What is missing from the Stevens announcement or in publicly available details on the extended line-up of ACSs are vital ‘ACS life or death’ settings of the annual capitation fee to be charged. For example in the Frimley ACS if the annual capitation amount is set at £500, then the annual ACS budget for the 750,000 residents’ health and social care would be £375 million. The total four year budget would be £1.5 billion. If the capitation amount is doubled to £1,000 then the annual budget is £750 million and the four year budget is £3 billion. As the oft-quoted ‘Alzira Model’ (ACS) in Spain showed us throughout 1997 to 2012 – the capitation was set too low (204 Euros) and the ACS (RSUTE consortium) failed. Compensation paid out by regional government was 69.3 million Euros. The ACS consortium was re-constituted (RSUTE II) at a higher, and progressively higher, capitation amount (379 Euros in 2004 up to 639 Euros in 2012). Under the RSUTE II consortium there were doctor shortages, a doctors’ strike and continued staff dissatisfaction. According to a study carried out by the Universities of Zaragoza/Manchester and Manchester Business School, there were allegations that the consortium ‘cherry picked’ the most profitable medical and surgical specialities. At the same time it was referring HIV and other chronic disorders to other non-RSUTE II hospitals. The annual bill for regional government was very high.

Now it’s no surprise, in a way, that the Cambridgeshire and Peterborough ACS and the Torbay and South Devon ACS allegedly failed because of financial problems. The third ‘strike’ against English ACSs was the indefinite postponment of the Northumbria ACS. It was due to go ‘live’ on 1 April 2107 – but didn’t. What brought this one down was Northumberland CCG’s coming clean and admitting it had annual debts of £41 million.

North West London ACSs Not Amongst the ‘Chosen’ Ones

On a parochial level I do find it interesting and uplifting that none of the ‘Accountable Care Partnerships’(ACSs in June, 2017-speak) for caring for the elderly mentioned in the October 2016 North West London’s (NWL’s) STP have been selected for early grant funding and implementation.

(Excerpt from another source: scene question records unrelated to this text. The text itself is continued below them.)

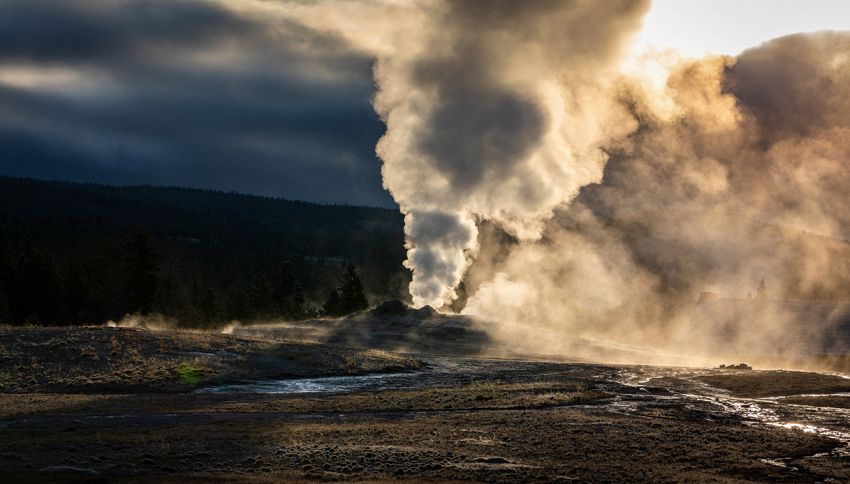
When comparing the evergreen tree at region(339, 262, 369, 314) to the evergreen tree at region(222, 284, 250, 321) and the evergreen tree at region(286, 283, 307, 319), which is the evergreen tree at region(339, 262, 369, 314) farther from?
the evergreen tree at region(222, 284, 250, 321)

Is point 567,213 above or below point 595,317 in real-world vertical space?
above

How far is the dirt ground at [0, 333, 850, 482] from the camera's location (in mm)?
20672

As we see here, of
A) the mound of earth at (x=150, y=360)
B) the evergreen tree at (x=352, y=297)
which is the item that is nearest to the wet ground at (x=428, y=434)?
the mound of earth at (x=150, y=360)

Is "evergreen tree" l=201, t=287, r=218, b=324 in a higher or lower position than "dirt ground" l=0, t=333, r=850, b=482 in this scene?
higher

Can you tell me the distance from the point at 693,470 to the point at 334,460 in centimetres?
905

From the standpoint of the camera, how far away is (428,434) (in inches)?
1022

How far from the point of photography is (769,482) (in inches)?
809

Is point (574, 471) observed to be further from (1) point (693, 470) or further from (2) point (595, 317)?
(2) point (595, 317)

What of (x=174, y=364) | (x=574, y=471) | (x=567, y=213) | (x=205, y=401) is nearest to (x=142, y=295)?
(x=174, y=364)

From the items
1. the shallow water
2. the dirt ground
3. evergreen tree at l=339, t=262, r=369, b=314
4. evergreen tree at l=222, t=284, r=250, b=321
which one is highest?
evergreen tree at l=339, t=262, r=369, b=314

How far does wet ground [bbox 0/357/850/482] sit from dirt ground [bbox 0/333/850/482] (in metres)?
0.07

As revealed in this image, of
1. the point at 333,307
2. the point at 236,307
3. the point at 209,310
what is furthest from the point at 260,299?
the point at 333,307

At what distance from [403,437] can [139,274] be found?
2775 inches

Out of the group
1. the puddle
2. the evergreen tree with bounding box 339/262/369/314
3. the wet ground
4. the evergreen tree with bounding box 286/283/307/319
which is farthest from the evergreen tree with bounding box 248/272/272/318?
the wet ground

Could it be that the inspired, committed and continuous opposition in NW London by activist groups is having an impact? Ealing Save Our NHS, Hammersmith & Fulham’s (H&F’s) Save Our NHS Hospitals and Brent Patient Voice deserve particular praise here. Also Council Leaders Steve Cowan (H&F) and Julian Bell (Ealing) must also take some credit in slowing down the STP steamroller by refusing to sign up to the NWL STP.

When Will Grants be Replaced by Cost Savings?

In all the surviving ACS and ACS-type projects, few metrics can be found in the public domain which measure cost savings or service improvements. All the ACSs seem to be propped up with NHS England grants. With just three years to go before Stevens’ 2014 Five Year Forward View goals must be realised, when will these chosen few, early adopter ACSs actually achieve significant (grant free) cost savings? When will there be transparently measurable service improvements? Just how much will the early and late ACS s contribute to the Holy Grail of £22 billion annual NHS cost savings across England by 2020?